Она тоже увидела меня; просто посмотрела несколько секунд в глаза – и шагнула дальше. Воздушный коридор затянуло туманом, старуха сделала еще несколько шагов – и вот уже нет ее, только темный силуэт среди молочно-перламутровых свечений; и тут я понял, чем занята она на кладбище, почему пришла сюда так рано утром, в час тумана и росы. Она собирала травы, кладбищенские травы, может быть, ромашку, зверобой, душицу, мяту, или какие-то другие, которые растут только среди могил. Никто не мог ее увидеть в этот час, да и, может быть, редко приходила она на кладбище, дожидалась вот такого туманного утра или урочного, помеченного в тайном календаре дня, когда следует срывать соцветия или выкапывать корень, чтобы те сохранили силу.
Я хотел было пойти за ней, но почувствовал, что так будет неправильно. Может быть, старуха даже заговорит со мной, но прикинется простодушной и глуповатой; я же чувствовал, что в нашей встрече на кладбище был особый смысл; старуха, собирающая травы там, где так близко до мертвых, кажется, имела с покойниками какие-то особые отношения; была их стражем, их привратником. Если дед Михаил безвестно сгинул где-то здесь – вряд ли она знает о его гибели, но может знать что-то, что прольет свет на его судьбу.
Был выходной день, суббота, и скоро в переулках около центральной площади должен был открыться базар; я подумал, что там найду старуху или наверняка узнаю что-нибудь о ней.

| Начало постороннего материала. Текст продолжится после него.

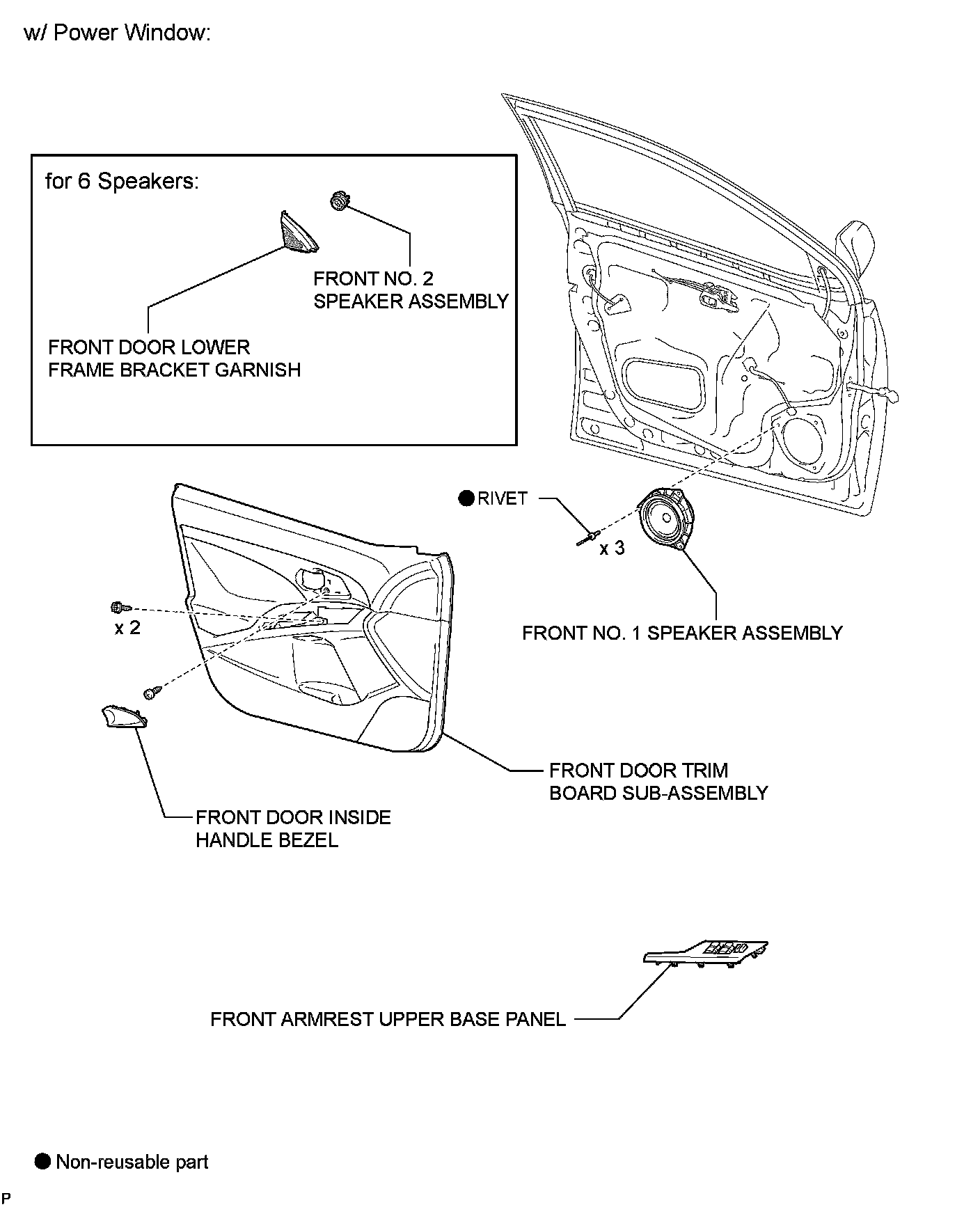 w/ Power Window:

for 6 Speakers:

FRONT NO. 2 SPEAKER ASSEMBLY

FRONT DOOR LOWER FRAME BRACKET GARNISH

● RIVET

x 3

FRONT NO. 1 SPEAKER ASSEMBLY

x 2

FRONT DOOR TRIM BOARD SUB-ASSEMBLY

FRONT DOOR INSIDE HANDLE BEZEL

FRONT ARMREST UPPER BASE PANEL

● Non-reusable part

P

Тремя часами позже я вступил в тесноту лотков, в сгустившийся говор; толковали на украинском, но это был незнакомый мне украинский, щелкающий, посвистывающий, птичий, похожий на звуки леса и камня, словно людям, говорящим на этом языке, чаще приходится общаться с облаками, спорить с ручьем. Меды, сыры, колбасы, фасоль, овощи – все почему-то казалось слишком терпким, крепким, перенасыщенным вкусом; изобилие копченостей, запах дыма, но не домашний, ласковый, а тревожный, будто от бродяжьего костра; сушеные травы, висящие под козырьками прилавков, – тут каждый словно был немного колдуном, нужно только угадать среди товаров один-единственный волшебный; у одного – мед, лечащий всякую хворь, у второго – шерстяные рукавицы, которым нипочем любой мороз, у третьего – маленькие, невзрачные на вид, все в шрамах и царапинах – ветер качал в густоте ветвей – яблоки из горного сада, бросишь такое на дорогу – и оно покатится само, указывая путь…
В самой глубине рынка толчея уже была настолько сильна, что покупатели застревали у лотков, к которым протиснулись, и вели долгие беседы с продавцами; я заметил, что некоторые мужчины ныряют в низкую зеленую дверцу, ведущую вроде бы в подсобку мясных рядов, но обратно никто не выходит; направился туда и я.